If it’s fine, I can look over it. I was looking at the same thing that DIExpression does not necessarily inherit MDNode or removing the couple of storage types for it, distinct and temporary.
I found this topic recently. For my use, I think I do need DIExpression (or something similar) to reference other metadata nodes. I’m not completely sure I understand this correctly but I think this means that I’d need this class to continue to derive from MDNode and be “distinct-able”.
I’m working on DWARF support for gnat-llvm, an Ada compiler. In Ada, it’s possible for subrange types to have dynamic bounds, sometimes defined in terms of other variables or expressions. I’ve been looking at how to implement this, and I’ve been thinking of enhancing DIExpression to allow a DW_OP_call, referencing some other DIE.

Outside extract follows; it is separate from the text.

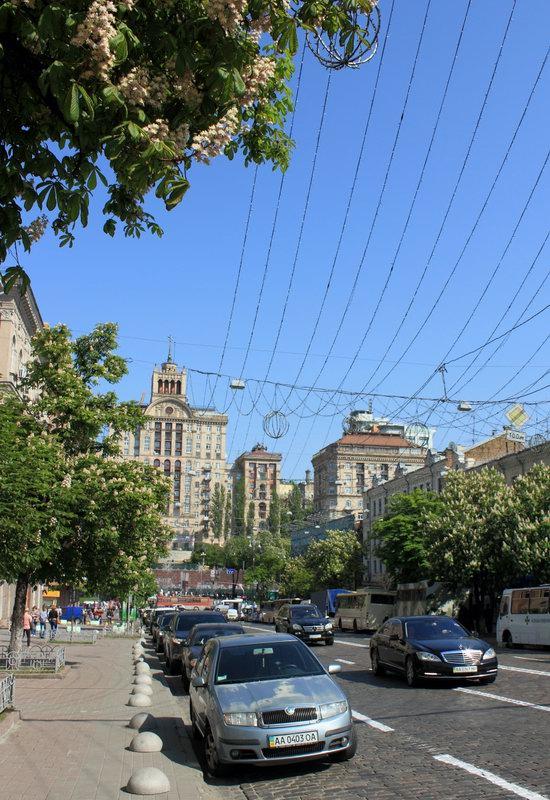 Early May in Kyiv, Ukraine, photo 15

If needed I can show an Ada test case where the compiler wants to emit an expression like 2 * Variable as an array bound. This would wind up as something like DW_OP_call <Variable's DIE> DW_OP_const2u DW_OP_mul.
I see the patch discussed in this thread never landed, and so maybe my plan is still ok. Otherwise I guess I could make a new node that’s similar to DIExpression.

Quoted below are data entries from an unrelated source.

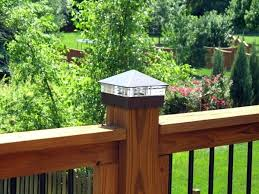 menards solar deck lights deck post lights led deck post lights picture led deck post lights l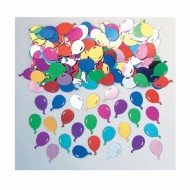 Balloon Swirls Birthday Table Confetti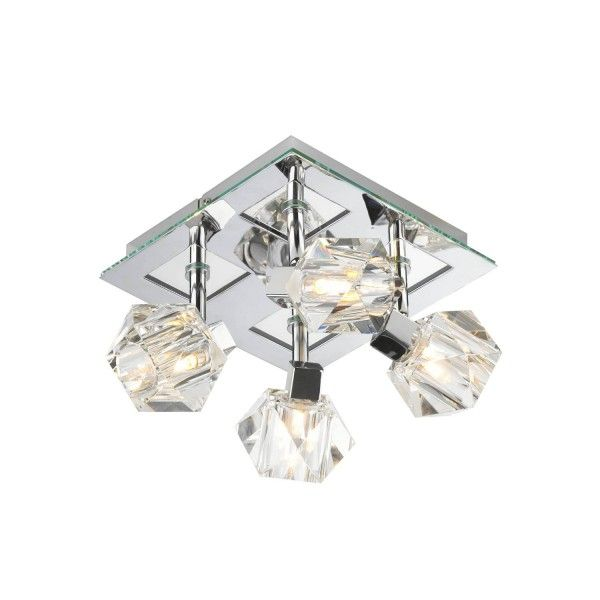 The dar lighting geo spotlight designed and manufactured by dar lighting dar lighting geo spotlight has a polished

I think having DIExpression reference other metadata nodes that eventually refer to Values through ValueAsMetadata wrappers is probably the wrong direction. If the debug info needs to combine multiple machine locations together to compute the variable value or location, I think it would be more consistent with our current design to have #dbg_value records take multiple ValueAsMetadata inputs, or maybe to have some multiplexed ValueAsMetadata node.
One way that I’ve understood #dbg_value/llvm.dbg.value in the past is that it takes the referenced value, puts it on the DWARF expression stack, applies the operations in the DIExpression, and the final value on the stack is the final machine location. Internally, the backend does a fair bit of pattern matching to handle simple expressions with simple DWARF machine location expressions.
Is it possible to extend that model by pushing multiple values onto the DWARF expression stack and making expressions compatible with that?
Is it possible to extend that model by pushing multiple values onto the DWARF expression stack and making expressions compatible with that?
Good opportunity to plug the variadic debug values feature! In the case of dbg_values, instead of using a single value as the first argument, e.g. i32 %a, it is possible to use the DIArgList metadata that can reference multiple values, e.g. !DIArgList(i32 %a, i32 %b). This does not push all of those values onto the DWARF stack, but instead creates a referenceable list for the corresponding DIExpression - so the 0th argument can be inserted into the expression with DW_OP_LLVM_arg 0, and so on for all other arguments.
@tromey Does this seem like it potentially addresses your requirement?